Further studies can be undertaken to further engineer the hydrogel matrix to enhance maintenance of the acinar cell phenotype and to suppress acinar-to-ductal metaplasia. For example, the mode of hydrogel degradation has a significant impact on the organization and phenotype maintenance of SGm^{22, 23}, MMP-degradable hydrogels enhanced tissue polarization and acinar cell marker expression through cellular remodeling based on controls of hydrolytically-degradable or non-degradable hydrogels²². Using these hydrogels, we have recently developed an engineered salivary gland tissue chip, which can be used for high-throughput and high-content screening of potential matrix cues and soluble cues that may further promote salivary gland acinar cell phenotype maintenance³⁶. The rational design of hydrogel ECM degradable properties is likely to benefit functional outcomes of in vitro cultured SGCs. Numerous ECM proteins, especially basement membrane proteins, including laminin, collagen IV, and perlecan/HSPG2, are implicated in salivary gland development^{40, 45, 74, 75}. SGCs cultured on fibrin hydrogel surfaces in the presence of laminin-111 protein and peptide derivatives, such as YIGSR, A99, RGD, and KP24, promoted salivary gland growth, lumen formation, and expression of secretory proteins^{24, 76–79}. Soluble factors, including neurotrophic factors (neurturin and glial derived growth factor)^80–84 and FGFs (FGF2, FGF7 and FGF10)^{11, 73, 85–87}, have been reported to prevent stress responses and promote salivary gland development and acinar cell phenotype maintenance. Additionally, the study of matrix cues to maintain salivary gland function will be another topic of future investigations.

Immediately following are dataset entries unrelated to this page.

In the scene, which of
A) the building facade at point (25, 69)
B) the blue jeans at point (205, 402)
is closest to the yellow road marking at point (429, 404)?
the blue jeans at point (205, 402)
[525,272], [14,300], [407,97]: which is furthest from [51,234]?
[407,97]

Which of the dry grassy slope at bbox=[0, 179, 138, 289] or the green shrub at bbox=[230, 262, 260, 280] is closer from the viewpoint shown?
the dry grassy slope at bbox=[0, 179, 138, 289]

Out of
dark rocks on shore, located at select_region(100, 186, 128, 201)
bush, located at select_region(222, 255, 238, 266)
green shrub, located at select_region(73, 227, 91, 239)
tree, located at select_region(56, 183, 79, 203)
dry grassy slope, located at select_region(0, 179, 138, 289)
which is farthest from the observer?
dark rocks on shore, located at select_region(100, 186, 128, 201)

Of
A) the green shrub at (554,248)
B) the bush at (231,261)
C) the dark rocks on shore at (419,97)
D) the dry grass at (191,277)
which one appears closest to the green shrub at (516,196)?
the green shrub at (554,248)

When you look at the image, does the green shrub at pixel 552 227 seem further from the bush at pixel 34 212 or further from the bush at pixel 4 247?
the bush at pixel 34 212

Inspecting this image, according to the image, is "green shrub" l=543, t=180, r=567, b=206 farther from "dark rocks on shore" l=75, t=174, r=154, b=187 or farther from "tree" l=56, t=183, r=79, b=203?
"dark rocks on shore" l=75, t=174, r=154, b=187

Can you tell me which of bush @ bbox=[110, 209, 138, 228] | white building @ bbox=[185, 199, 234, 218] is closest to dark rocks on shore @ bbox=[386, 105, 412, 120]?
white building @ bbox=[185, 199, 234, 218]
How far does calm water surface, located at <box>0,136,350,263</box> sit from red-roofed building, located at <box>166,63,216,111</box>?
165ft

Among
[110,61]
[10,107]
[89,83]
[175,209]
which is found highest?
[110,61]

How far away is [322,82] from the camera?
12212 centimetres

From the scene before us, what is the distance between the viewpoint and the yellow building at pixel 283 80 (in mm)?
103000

The in vivo environment is very complex compared to in vitro. Various soluble factors, including growth factors, small molecules, and cytokines, affect fate of the encapsulated cells and degradation of the implanted hydrogel. In our previous research, various hydrogels have been successfully used to transplant cells in vivo for tissue regeneration^88–94, including MMP-degradable and hydrolytically degradable hydrogels, and contributions to tissue regeneration were promising. MMP-degradable PEG hydrogel-based tissue engineered periosteum (TEP) improved bone allograft healing by promoting rapid neurovascularization and hard bone callus formation versus hydrolytically degradable TEP modified allografts⁸⁹. MMP-degradable hydrogels have also been used by others for tissue regeneration and promoted tissue integration after implantation^95–98. Together, these data demonstrate that hydrogels are a promising platform for regeneration of functional salivary gland tissue in vivo. Allograft or xenograft transplantation is currently feasible using our approach. Unfortunately autografts are infeasible, as our current hydrogels do not sustain tissue function commensurate with the time frame over which fractionated irradiation treatments for head and neck cancers occur, as would be required based on tissue isolation prior to treatment/damage. Nevertheless, with continued development it may be possible to support longer term function, enabling an autograft approach

Conclusion

This study demonstrates that cell-cell interactions together with encapsulation within MMP-degradable PEG hydrogels can be used to maintain salivary gland tissue phenotype and function in vitro. We show that encapsulated AIDUCs exhibited long-term cell survivability and reorganized into acinar-like units composed of well-differentiated functional acinar, ductal, and myoepithelial structures. 3D-assembled SGm expressed salivary phenotypic markers and TJ proteins. They also exhibited secretory function as indicated by amylase and Pip staining and intracellular calcium flux, as well as reduced acinar-to-ductal metaplasia compared to our previous studies. These results highlight the utility of the MMP-degradable hydrogel platform, as well as the importance of maintaining cell-cell contacts in AIDUCs for the acinar cell phenotype and functional maintenance. In sum, PEG hydrogels are a promising platform for further investigation into the interactions required for regeneration of functional salivary gland tissue.